# [EXERCISE DESCRIPTION]
In the progress report on asthma and PM2.5 below, why is subproject 003 described as established and managed by the Center Director and not by EPA?

# [TEXT FOR ANALYSIS]
1999 Progress Report: Asthma Susceptibility to PM2.5

EPA Grant Number: R827351C003
Subproject: this is subproject number 003 , established and managed by the Center Director under grant R827351
(EPA does not fund or establish subprojects; EPA awards and manages the overall grant for this center).

Center: EPA NYU PM Center: Health Risks of PM Components
Center Director: N/A
Title: Asthma Susceptibility to PM2.5
Investigators: Thurston, George D. , Reibman, Joan
Institution: New York University School of Medicine
EPA Project Officer: Chung, Serena
Project Period: June 1, 1999 through May 31, 2005 (Extended to May 31, 2006)
Project Period Covered by this Report: June 1, 1999 through May 31, 2000
RFA: Airborne Particulate Matter (PM) Centers (1999) RFA Text |  Recipients Lists
Research Category: Air Quality and Air Toxics , Particulate Matter , Air

Objective:

The objectives of this research project are to: (1) investigate which particulate matter (PM) component(s) and PM mechanisms affect asthmatics most strongly; and (2) follow prospectively a cohort of asthmatics and evaluate PM effects on their health status.

Progress Summary:

An initial group of 12 Bellevue Hospital Primary Care Asthma Clinic mild-moderate asthmatic subjects were recruited into the study and followed during the summer of 1999. It was found that the prior day’s PM10 and PM2.5 mass concentration was negatively associated with peak expiratory flow rate (PEFR). Reported decrements were 3.7 percent per 50 μg/m3 PM10 increase and 2.3 percent per 40 μg/m3 PM2.5 increase. Followup analyses have found that ozone exposure also is associated with PEFR decrements, and we are investigating the relative roles of these copollutants on the reported acute air pollution exposure lung function effects.

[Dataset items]

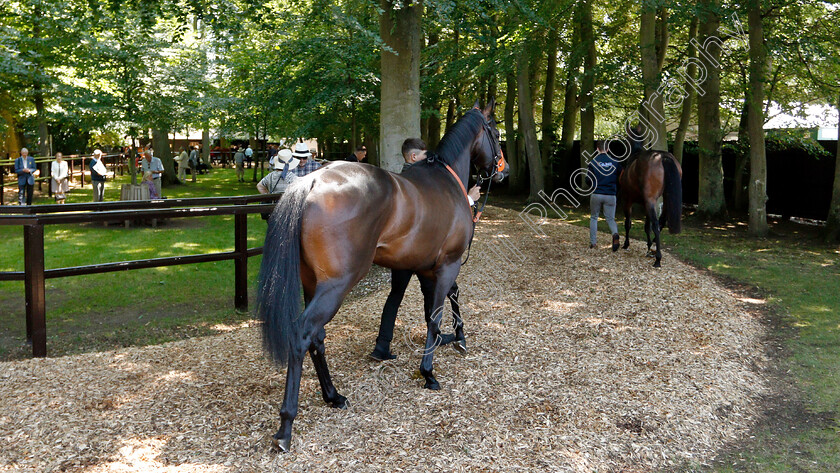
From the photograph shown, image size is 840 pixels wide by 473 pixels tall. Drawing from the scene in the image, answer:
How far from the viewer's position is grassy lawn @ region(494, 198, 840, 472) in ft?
15.2

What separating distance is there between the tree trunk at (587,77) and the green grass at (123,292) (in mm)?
9611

# [RESPONSE TO THE TASK]
EPA does not fund or establish subprojects. It awards and manages only the overall grant for the center, so subproject 003 is established and managed by the Center Director under grant R827351.